-- BEGIN Supplied passage --

Secondly, NACWA is concerned with how the Policy defines the areas under which trading may occur. According to EPA's Policy, "All water quality trading should occur within a watershed or a defined area for which a Total Maximum Daily Load (TMDL) has been approved."

Under the CWA, a waterbody that fails to meet one or more of its designated uses is declared 'impaired' and a TMDL is developed, which allots a maximum amount of a pollutant the waterbody can receive and still safely meet water quality standards. TMDLs can certainly help facilitate trading as they define a trading area and establish a pollution cap for each pollution source. Nevertheless, NACWA fears EPA's Policy could be interpreted as only endorsing trading where a TMDL has been established.

Relying on a TMDL to establish a trading program is constraining and could hamper the development of new domestic markets. Around the country, many segments of streams and rivers, lakes, and coastal waterbodies are facing enormous nutrient problems despite not being declared impaired or having a TMDL.

Furthermore, implementing a TMDL is a cumbersome and, at times, contentious process. It requires setting a controversial pollution limit to be recognized by pollution control mandates on some or all pollution sources. In cases where agriculture is involved, translating broad mandates to individual producers and ensuring long-term compliance is especially difficult.

Water Quality Trading trial

It is critical the EPA recognizes that trading can be just as effective, if not more so, in the absence of a TMDL. The Electrical Power Research Institute's (EPRI) Ohio River Basin Trading Project is one example of a voluntary nitrogen and phosphorous trading program not linked to a TMDL.

-- END Supplied passage --
-- BEGIN Excerpted data --

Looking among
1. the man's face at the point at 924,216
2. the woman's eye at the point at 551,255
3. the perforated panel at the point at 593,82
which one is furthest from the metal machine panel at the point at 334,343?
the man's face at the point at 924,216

-- END Excerpted data --

What you will do:
1. Answer these questions using the water quality trading text:
(a) Under EPA's Policy, where should all water quality trading occur?
(b) Under the CWA, what is a waterbody declared when it fails to meet one or more of its designated uses?
(c) Which project is named as an example of a voluntary nitrogen and phosphorous trading program not linked to a TMDL?
2. Carry on the water quality trading text from its last sentence.

Answers below:
1.
(a) Within a watershed or a defined area for which a Total Maximum Daily Load (TMDL) has been approved.
(b) Impaired.
(c) The Electrical Power Research Institute's (EPRI) Ohio River Basin Trading Project.

2.
In August 2012, EPRI launched the pilot phase of the Project, which covers parts of Ohio, Kentucky, and Indiana. It is the only active interstate trading program in the country and on its way to being one of the largest and most sophisticated water quality trading programs ever developed. To see the implementation of more programs like EPRI's, EPA should be receptive to water quality trading programs under a wide variety of circumstances.

Finally, NACWA is concerned that baseline requirements for agriculture may hinder trades in water quality trading programs. According to EPA, farmers must first comply with baseline, or pollutant control requirements, before they can be eligible to generate and sell credits. Baseline requirements take the form of best management practices (BMPs) that are consistent with the water quality goal.

Under the CWA, there are no requirements for agriculture to adopt BMPs even in the presence of a TMDL. By requiring a minimum practice standard to participate in a trading program, EPA is disqualifying the least costly reductions from being offered as offsets.

Farmers who have not voluntarily adopted the minimum set of practices prior to the start of a trading program may not find it in their interest to enter the market because of the entry cost associated with meeting a baseline. NACWA fears this competitive disadvantage could ultimately limit participation, hampering credit supply and adversely affect market efficiency.

Although it is unclear whether EPA is open to revising the Water Quality Trading Policy in the near future, EPA has requested a meeting with NACWA to continue this discussion. NACWA is encouraged by this request, and plans to continue work with EPA and other stakeholder groups to develop water quality trading policies and programs that will yield tangible water quality and environmental improvements while addressing the affordability concerns of POTWs around the country.

Author note: Hannah Mellman is manager of legislative affairs for the National Association of Clean Water Agencies (NACWA). For more information please email: hmellman@nacwa.org.


Working Group

NACWA recently formed a Water Quality Trading Working Group to provide a utility perspective on whether trading can achieve more efficient water quality improvements. While the Association has weighed in on trading issues in the past, this is the first time NACWA has formed a group dedicated to the issue, signifying the growing recognition that this approach can provide a credible alternative to traditional regulatory approaches.